Smith, echoing his predecessor Gene Upshaw, has vowed that if the cap disappears, the union will never accept one again, removing the cost certainty it provides.
The loss of the cap, set at $127 million per team this season, would have a domino effect. The salary minimum, nearly $108 million per team this season, would also disappear, allowing traditionally frugal teams like the Cincinnati Bengals to spend less on players and increase their profit margins.
Free-agent movement would be restricted because players would have to wait longer to be eligible for unrestricted free agency and because the top-finishing teams this season would be limited in the number of free agents they could sign. Still, the biggest-name free agents could benefit if teams decided to seize the uncapped year for an all-or-nothing run at the Super Bowl.
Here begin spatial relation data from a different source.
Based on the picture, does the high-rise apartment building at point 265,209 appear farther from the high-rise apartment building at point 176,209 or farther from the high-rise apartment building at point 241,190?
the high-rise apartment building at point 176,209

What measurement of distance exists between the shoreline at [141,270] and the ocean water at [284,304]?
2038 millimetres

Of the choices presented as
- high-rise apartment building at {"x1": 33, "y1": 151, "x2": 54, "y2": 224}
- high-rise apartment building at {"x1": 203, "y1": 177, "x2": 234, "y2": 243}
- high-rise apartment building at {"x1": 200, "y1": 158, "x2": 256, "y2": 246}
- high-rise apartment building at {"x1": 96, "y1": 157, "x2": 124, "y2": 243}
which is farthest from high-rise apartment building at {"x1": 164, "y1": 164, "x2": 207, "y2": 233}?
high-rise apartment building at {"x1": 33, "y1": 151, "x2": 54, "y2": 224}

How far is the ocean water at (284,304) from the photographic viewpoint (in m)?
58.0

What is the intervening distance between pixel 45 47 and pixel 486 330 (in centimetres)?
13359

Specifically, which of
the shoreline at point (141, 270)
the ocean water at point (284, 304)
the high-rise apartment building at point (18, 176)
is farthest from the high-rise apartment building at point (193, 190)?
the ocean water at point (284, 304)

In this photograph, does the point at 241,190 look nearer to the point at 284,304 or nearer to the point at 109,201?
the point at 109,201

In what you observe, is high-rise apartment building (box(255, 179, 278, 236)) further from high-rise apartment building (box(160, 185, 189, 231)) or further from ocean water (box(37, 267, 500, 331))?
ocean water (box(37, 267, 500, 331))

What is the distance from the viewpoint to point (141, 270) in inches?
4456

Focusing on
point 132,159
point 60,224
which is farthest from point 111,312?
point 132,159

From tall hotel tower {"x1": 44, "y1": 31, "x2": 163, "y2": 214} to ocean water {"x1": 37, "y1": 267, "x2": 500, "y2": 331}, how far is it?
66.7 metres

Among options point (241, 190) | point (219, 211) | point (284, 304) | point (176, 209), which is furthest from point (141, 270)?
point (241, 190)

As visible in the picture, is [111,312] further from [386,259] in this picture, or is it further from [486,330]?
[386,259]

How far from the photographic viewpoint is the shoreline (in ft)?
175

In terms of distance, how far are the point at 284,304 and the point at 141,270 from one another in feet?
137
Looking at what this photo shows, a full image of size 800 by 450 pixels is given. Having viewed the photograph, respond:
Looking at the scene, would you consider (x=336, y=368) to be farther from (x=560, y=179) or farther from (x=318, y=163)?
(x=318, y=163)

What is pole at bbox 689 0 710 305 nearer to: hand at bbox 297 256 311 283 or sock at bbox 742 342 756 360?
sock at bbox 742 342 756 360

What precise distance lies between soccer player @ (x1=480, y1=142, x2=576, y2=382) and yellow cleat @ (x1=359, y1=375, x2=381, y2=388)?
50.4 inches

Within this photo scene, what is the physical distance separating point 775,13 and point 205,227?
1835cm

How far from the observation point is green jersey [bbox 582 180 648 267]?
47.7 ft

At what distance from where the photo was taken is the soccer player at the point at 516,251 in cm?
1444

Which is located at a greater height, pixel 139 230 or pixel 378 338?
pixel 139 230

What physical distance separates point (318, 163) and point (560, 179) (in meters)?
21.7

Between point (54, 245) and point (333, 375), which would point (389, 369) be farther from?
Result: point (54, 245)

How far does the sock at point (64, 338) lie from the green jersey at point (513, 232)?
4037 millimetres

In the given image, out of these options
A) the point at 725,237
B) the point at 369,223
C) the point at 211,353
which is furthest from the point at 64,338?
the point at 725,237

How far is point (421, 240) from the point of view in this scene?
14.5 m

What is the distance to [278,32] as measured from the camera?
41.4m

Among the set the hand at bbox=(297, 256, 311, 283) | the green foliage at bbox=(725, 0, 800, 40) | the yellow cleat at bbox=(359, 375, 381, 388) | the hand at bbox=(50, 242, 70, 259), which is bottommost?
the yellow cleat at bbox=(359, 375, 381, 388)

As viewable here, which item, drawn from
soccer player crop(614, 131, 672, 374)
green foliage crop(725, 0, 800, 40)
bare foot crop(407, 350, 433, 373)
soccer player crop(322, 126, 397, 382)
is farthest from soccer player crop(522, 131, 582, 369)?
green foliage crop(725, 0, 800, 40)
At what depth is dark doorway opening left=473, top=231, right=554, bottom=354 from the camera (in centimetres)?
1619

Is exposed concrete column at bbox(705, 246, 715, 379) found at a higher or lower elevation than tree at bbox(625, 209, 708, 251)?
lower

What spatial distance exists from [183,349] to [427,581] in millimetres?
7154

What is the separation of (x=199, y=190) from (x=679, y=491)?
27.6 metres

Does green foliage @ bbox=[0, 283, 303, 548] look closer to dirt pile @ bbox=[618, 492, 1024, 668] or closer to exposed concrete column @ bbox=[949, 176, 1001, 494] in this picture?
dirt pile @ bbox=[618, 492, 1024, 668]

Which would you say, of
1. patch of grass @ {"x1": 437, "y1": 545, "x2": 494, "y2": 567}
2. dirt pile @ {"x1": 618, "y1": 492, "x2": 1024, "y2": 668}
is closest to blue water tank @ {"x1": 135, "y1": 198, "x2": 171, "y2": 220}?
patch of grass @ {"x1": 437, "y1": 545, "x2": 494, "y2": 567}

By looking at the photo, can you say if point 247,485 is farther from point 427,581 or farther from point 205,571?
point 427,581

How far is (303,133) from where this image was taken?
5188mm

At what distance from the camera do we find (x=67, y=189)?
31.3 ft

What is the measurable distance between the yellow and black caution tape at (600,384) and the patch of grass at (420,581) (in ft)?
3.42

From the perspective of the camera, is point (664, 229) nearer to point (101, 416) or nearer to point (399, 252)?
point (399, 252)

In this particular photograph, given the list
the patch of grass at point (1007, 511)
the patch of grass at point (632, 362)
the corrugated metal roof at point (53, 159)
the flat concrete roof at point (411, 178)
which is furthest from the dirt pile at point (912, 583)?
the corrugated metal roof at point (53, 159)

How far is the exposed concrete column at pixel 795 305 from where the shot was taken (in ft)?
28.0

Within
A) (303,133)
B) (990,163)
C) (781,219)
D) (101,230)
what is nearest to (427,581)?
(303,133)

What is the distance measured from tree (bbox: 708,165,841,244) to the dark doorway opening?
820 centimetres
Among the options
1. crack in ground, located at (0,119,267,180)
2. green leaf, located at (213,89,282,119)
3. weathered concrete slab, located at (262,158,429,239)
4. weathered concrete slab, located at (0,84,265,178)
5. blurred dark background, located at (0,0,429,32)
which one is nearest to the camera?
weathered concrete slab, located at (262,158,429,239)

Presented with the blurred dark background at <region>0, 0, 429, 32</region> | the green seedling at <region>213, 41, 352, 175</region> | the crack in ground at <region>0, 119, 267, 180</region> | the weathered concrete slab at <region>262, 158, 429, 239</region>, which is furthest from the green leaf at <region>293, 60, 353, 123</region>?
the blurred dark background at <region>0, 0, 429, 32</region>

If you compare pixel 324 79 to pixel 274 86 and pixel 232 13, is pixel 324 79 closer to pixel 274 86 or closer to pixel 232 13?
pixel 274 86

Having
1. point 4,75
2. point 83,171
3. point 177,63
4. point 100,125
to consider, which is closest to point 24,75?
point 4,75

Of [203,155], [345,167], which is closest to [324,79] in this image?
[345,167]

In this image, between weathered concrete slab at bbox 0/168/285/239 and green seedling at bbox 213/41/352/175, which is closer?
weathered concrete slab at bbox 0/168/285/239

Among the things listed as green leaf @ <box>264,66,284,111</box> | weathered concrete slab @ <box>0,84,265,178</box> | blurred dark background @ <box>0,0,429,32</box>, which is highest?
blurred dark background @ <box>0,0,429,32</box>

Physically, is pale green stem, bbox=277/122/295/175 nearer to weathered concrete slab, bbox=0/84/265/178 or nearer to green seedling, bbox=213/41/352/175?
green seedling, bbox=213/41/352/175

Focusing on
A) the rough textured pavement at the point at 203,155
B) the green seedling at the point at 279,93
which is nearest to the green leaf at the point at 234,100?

Owners quietly say they expect most of their colleagues to act responsibly without a cap, especially because big-ticket free-agency sprees rarely result in championships. But teams to watch are the free-spending Washington Redskins and perhaps the Jets, whose owner, Woody Johnson, has spent lavishly on free agents.
The showdown takes place against an uncertain economic future. The N.F.L. expects reduced ticket revenue and more local television blackouts this season. The Florida Times-Union reported last week that the Jacksonville Jaguars could sell so few tickets that every home game of the season will be blacked out locally. The Giants recently lowered the price of a small number of tickets in the new stadium, after having made one pass through their decades-long waiting list without selling out.
“There has been resistance on the part of fans,” said Robert McNair, the Houston Texans’ owner. “Somebody has to pay for this, and you can’t keep raising ticket prices.”
That makes the drive to find new revenue more urgent. The most prominent idea is a proposed 18-game regular season, which would provide more money primarily through television contracts. It would also open the door to more games in Europe, a vast market that has been largely untapped by the N.F.L.
“We really do want growth,” Pash said. “Nobody benefits from a static business.”
No new talks are scheduled before the season starts, although a flurry of negotiating is expected as the March deadline approaches. Until then, players and owners are counting their money and stashing it away, preparing for the worst. As are the fans.